Diversify fuel sources

While many industrial manufacturers have made the switch from coal to natural gas, the rising investment in renewable sources of energy—such as solar, wind and renewable natural gas—indicates that companies need to consider how these sources can play a role in their future energy portfolio. Solar energy is driving the most growth in the renewables sector; the U.S. Energy Information Administration expects triple the solar capacity installations in 2023 compared to 2022. While fuel diversification will be positive for both the environment and for organizations’ operating models in the long run, it will take careful planning to avoid any reliability issues in the short term. Every business will have different needs and considerations to factor into its long-term planning. 

Procure cleaner materials

Procurement practices set the foundation for the manufacturing process, and thus, are an important step in establishing a cleaner process from start to finish. Additionally, enforcing environmental standards within the procurement process sends demand signals to the marketplace that emissions generated in producing materials are a factor when making buying decisions. 
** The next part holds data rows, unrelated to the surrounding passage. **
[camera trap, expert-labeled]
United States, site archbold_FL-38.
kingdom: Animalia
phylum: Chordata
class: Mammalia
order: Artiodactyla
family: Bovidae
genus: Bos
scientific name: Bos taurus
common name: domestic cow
While investment in renewable energy is clearly increasing, it still may not be enough to achieve the 2050 net-zero goal. Policy changes and private investment will be crucial for this investment to continue to grow and, ultimately, accelerate. One program for industrial manufacturing organizations to watch closely is the U.S. Department of Energy’s new Industrial Demonstrations Program. This program, funded partially by the Inflation Reduction Act, will mark the largest investment in industrial decarbonization in American history, at $6 billion of funding. 

TAX TREND: Energy

Several green tax credits and incentives programs, many of which were enacted in 2022 as part of the Inflation Reduction Act, offer significant financial benefits that offset some of the investment costs made to achieve the energy transition.

Eligible uses of the funding include smart manufacturing technologies, sustainable manufacturing measures, and efforts to make manufacturing processes more energy efficient. Industrial organizations of all sizes should determine whether they may be able to take advantage of any funding available from this program.

It is important for middle market organizations to understand how the landscape of the energy market will change over the next decade and what the new energy mix and related technologies will mean for their business. To meet emission reduction goals, organizations of all sizes will need to invest in clean energy technology and diversify the sources of energy they use day to day. Leadership teams will need to stay abreast of emerging policies that can assist organizations in the quest for a cleaner future.